All things considered, I can just run more power to a single antenna at the same height.
--- End quote ---
I have some decent experience with this although I've never tried a CP antenna. I've tried ground plane antennas, dipoles, and the "dominator" antenna (which is a 5/8 wave with interesting matching). Anyway, in a hilly location, I've actually found the ground plane type antennas work better at a lower height than anything with higher gain. The lack of gain almost compensates for low height (I'm considering 100ft - low). It shoots the signal up more. Yes, some of it will be lost in space, but on the low end of the FM band, there's some bending that can occur and the GP will cause the signal to go over hills a bit better.
With the amount of power you're using, you should be getting farther than that. My guess is the transmitter site is just in a bad location. Something I've thought about doing, was putting a solar powered TX on a hill nearby with a directional wifi dish for streaming audio and controlling the transmitter. You could get away with only 15W on a hill and go much farther than 150W on the ground. Height is pretty much everything, not power. I did a test with a 30W transmitter on a mountain that I lugged up with a car battery (wasn't easy). The signal went about 30 miles.
Another thing to consider if you just want to make it from the site into town is a yagi.
One more thing - Don't use stereo. Give mono a try. When you're really close to the TX, it won't sound as good, but I came to find that with my setup, using mono made the signal much clearer longer distances away. And at those distances, nobody is going to be hearing the advantage of stereo because receivers default to mono with low signal level anyway.

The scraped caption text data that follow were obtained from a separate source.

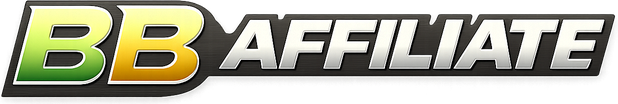BB Affiliate
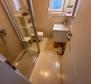 Appartement avec balcon et vue sur la mer à Opatija, Matulji, à vendre - pic 9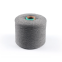 High Quality Chinese 100% Cotton Yarn 32S/1 24S/1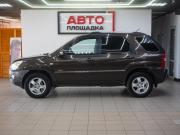 Kia Sportage II Челябинск  - изображение 31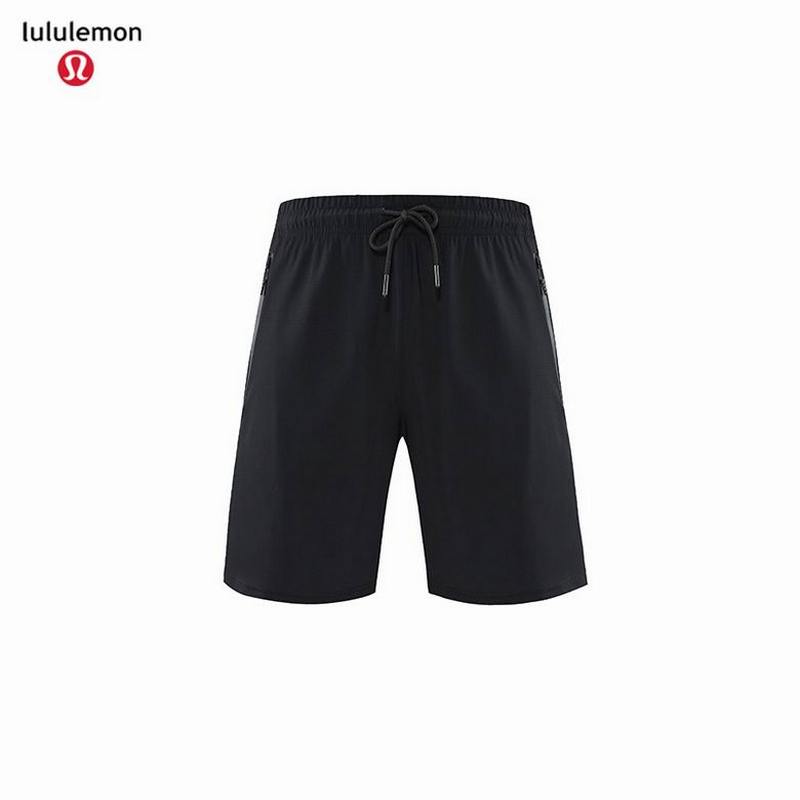 Lululemon Men's Shorts 118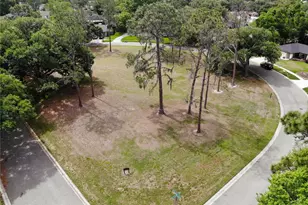 1413 Sandalwood Dr, Plant City, FL 33563 - Photo 37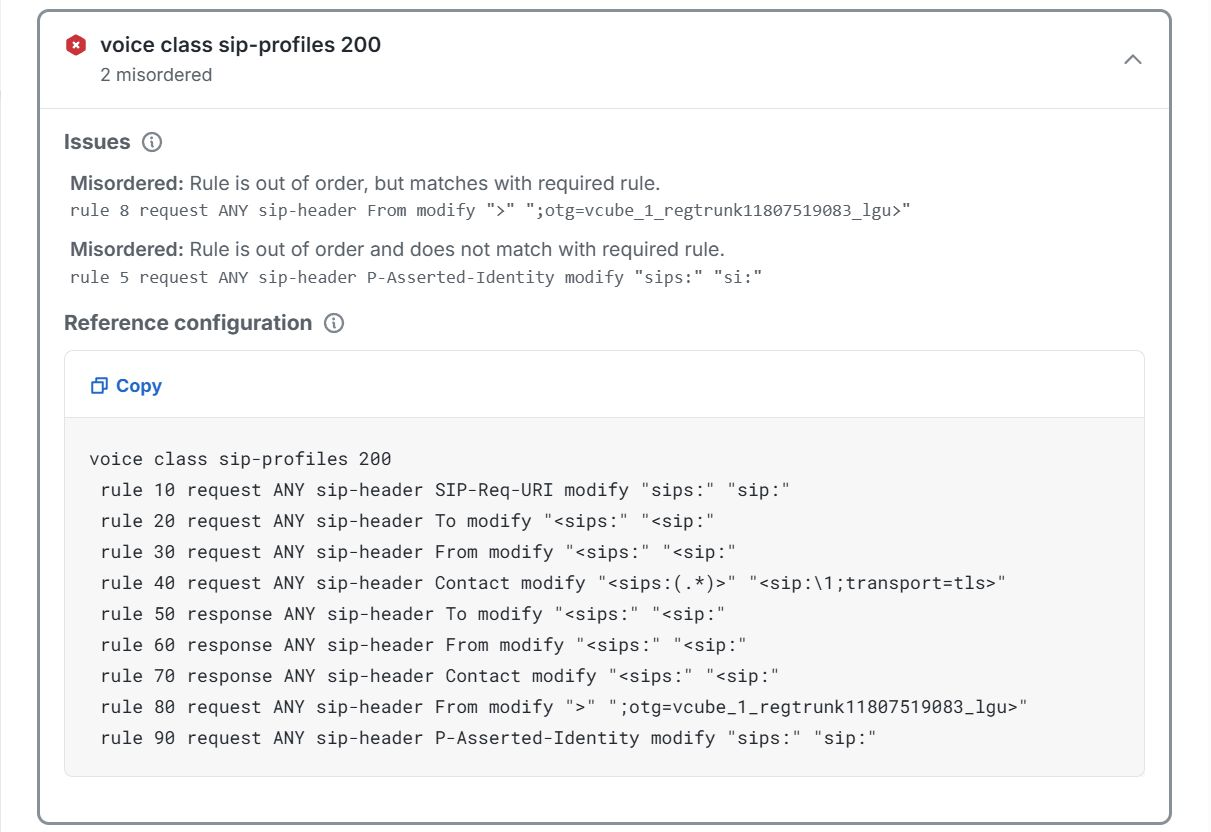_images/csa_lgwconfig_view_analysis_misordered.png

Are you getting multipath distortion? When you drive listening to the signal, does it pop in and out. Sounds pretty clear, but with bursts of static. If yes, use mono or SSB stereo mode instead of normal stereo.
ButchKidd:
I put the turnstile antenna up yesterday, and even with the -3dB from the CP antenna, I'm already getting better results. It's not vastly different, but certainly better. That makes me think it is at least partly multipath issues. Since the parts for the turnstile weren't expensive, I'm thinking of stacking two again. If it doesn't help, I can always take the second one back down.

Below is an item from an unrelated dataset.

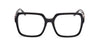 Guess GU50228 Shiny Black #colour_shiny-black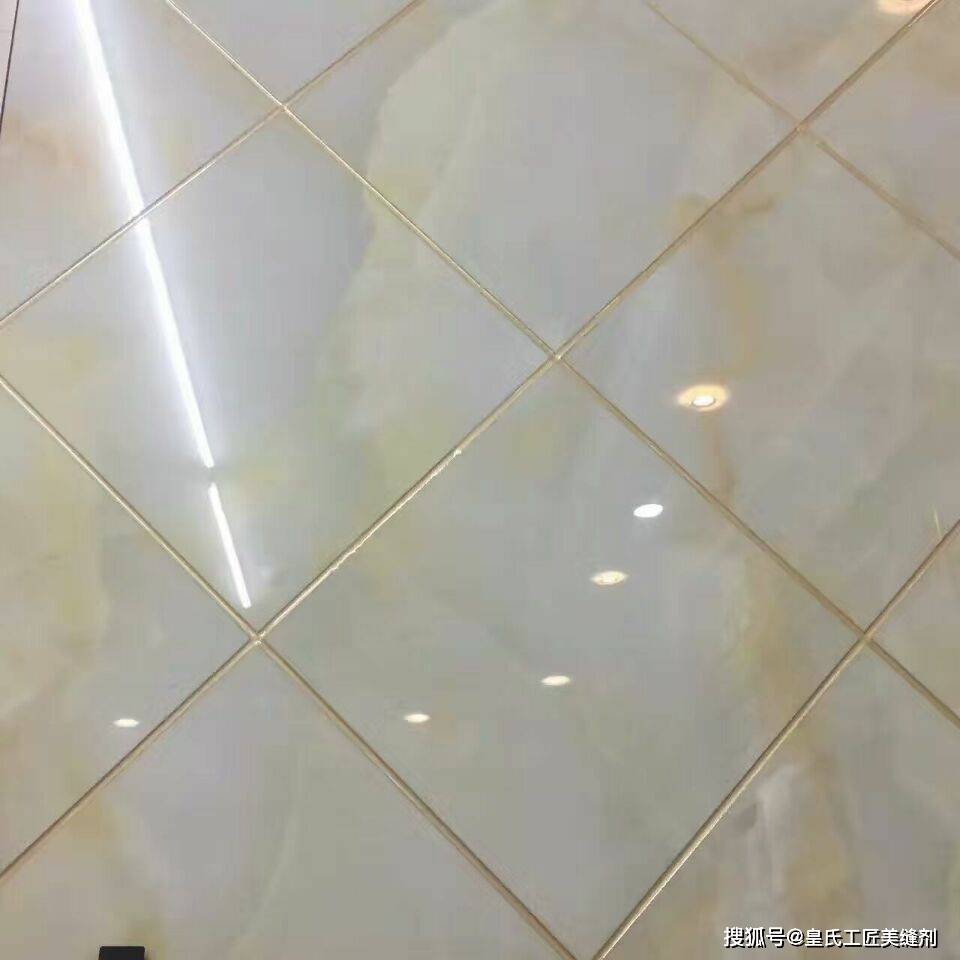 f5478c21cc7d4372a95009f1809025ab.jpeg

My wife's car has one of those horizontal trace antennas on the glass, and I can pick my station up all over town with it now. I realize that's cross-polarization for the old ground plane, but that seems to be what many cars have like it or not. I notice much less picket fencing when I drive around town between steel and masonry buildings, even with a vertical receive antenna.
And I can receive it at home if I use my attic mounted TV log periodic. It's too weak for stereo and RDS, but I can hear it. Certainly not strong enough for a casual listener to stop on it, though.
I agree that I think I should be getting way more range for any given power level. Do you think I could be under-modulating? I don't have an accurate way to check the deviation like an oscilloscope or FM analyzer, so I've tried to look at the bandwidth on an SDR dongle and keep it about as wide as the other stations. The nearby stations sure seem to take up more than 150 KHz on my waterfall, so maybe I've been too conservative.
JimIO:
Keeping it short, using a V tx ant. and H rx ant. you will be up to -20db.
As for modulation, crank it up until you are as loud as other stations.